Search intensifies for seven Marshalls fishermen lost at sea

The national police patrol vessel Lomor and two fisheries department vessels joined with a private vessel and a visiting yacht to begin searching the area to the west of Maloelap Atoll Sunday morning.

Complicating the search was the lack of aerial surveillance after the government-run national air carrier’s one plane broke down Saturday, and a U.S. Coast Guard plane developed engine problems on its flight to Majuro Saturday, forcing it to return to Honolulu. A second flight was successful, with the Coast Guard C-130 search plane arriving Majuro early Sunday. But to meet air crew rest requirements, their first aerial search will not start until first light Monday — about 72 hours after the 20-foot boat with seven men was last seen.

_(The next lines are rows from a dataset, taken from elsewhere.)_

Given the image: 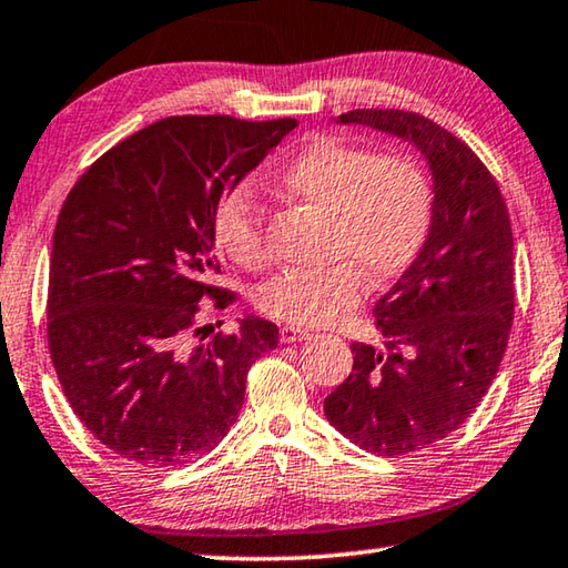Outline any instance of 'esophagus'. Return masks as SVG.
Listing matches in <instances>:
<instances>
[{
	"mask_svg": "<svg viewBox=\"0 0 568 568\" xmlns=\"http://www.w3.org/2000/svg\"><path fill=\"white\" fill-rule=\"evenodd\" d=\"M278 336H282L284 344H292V342H306L312 336V332L304 329V326L286 324V326H282V332H278Z\"/></svg>",
	"mask_w": 568,
	"mask_h": 568,
	"instance_id": "esophagus-1",
	"label": "esophagus"
}]
</instances>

“We’re looking at the possibility of the boat drifting to Wotje Atoll to the north,” said Lt. Commander George McKenzie on Sunday. McKenzie, who heads the Australian Navy’s marine surveillance advisory group that works with Marshall Islands Sea Patrol, said the police have alerted Wotje residents to help in the search for the small boat.

The Coast Guard has developed ocean current drift patterns that are guiding the search by the vessels in the Maloelap area, McKenzie said.

The seven men who are lost are employed by a tropical fish export company, and scuba dive for a living using the 20-foot vessel Aqua that has been missing since Friday mid-day. The boat’s short trip Friday along the ocean side of the reef should have been routine, according to Michael Slinger, the manager of TSL Enterprises that owns the vessels and employs the divers. “They make this trip a couple of times a week,” said Slinger, who is based in Majuro, the capital, about 120 miles to the south. “They are all between 18 and 30 years old, and fit swimmers.”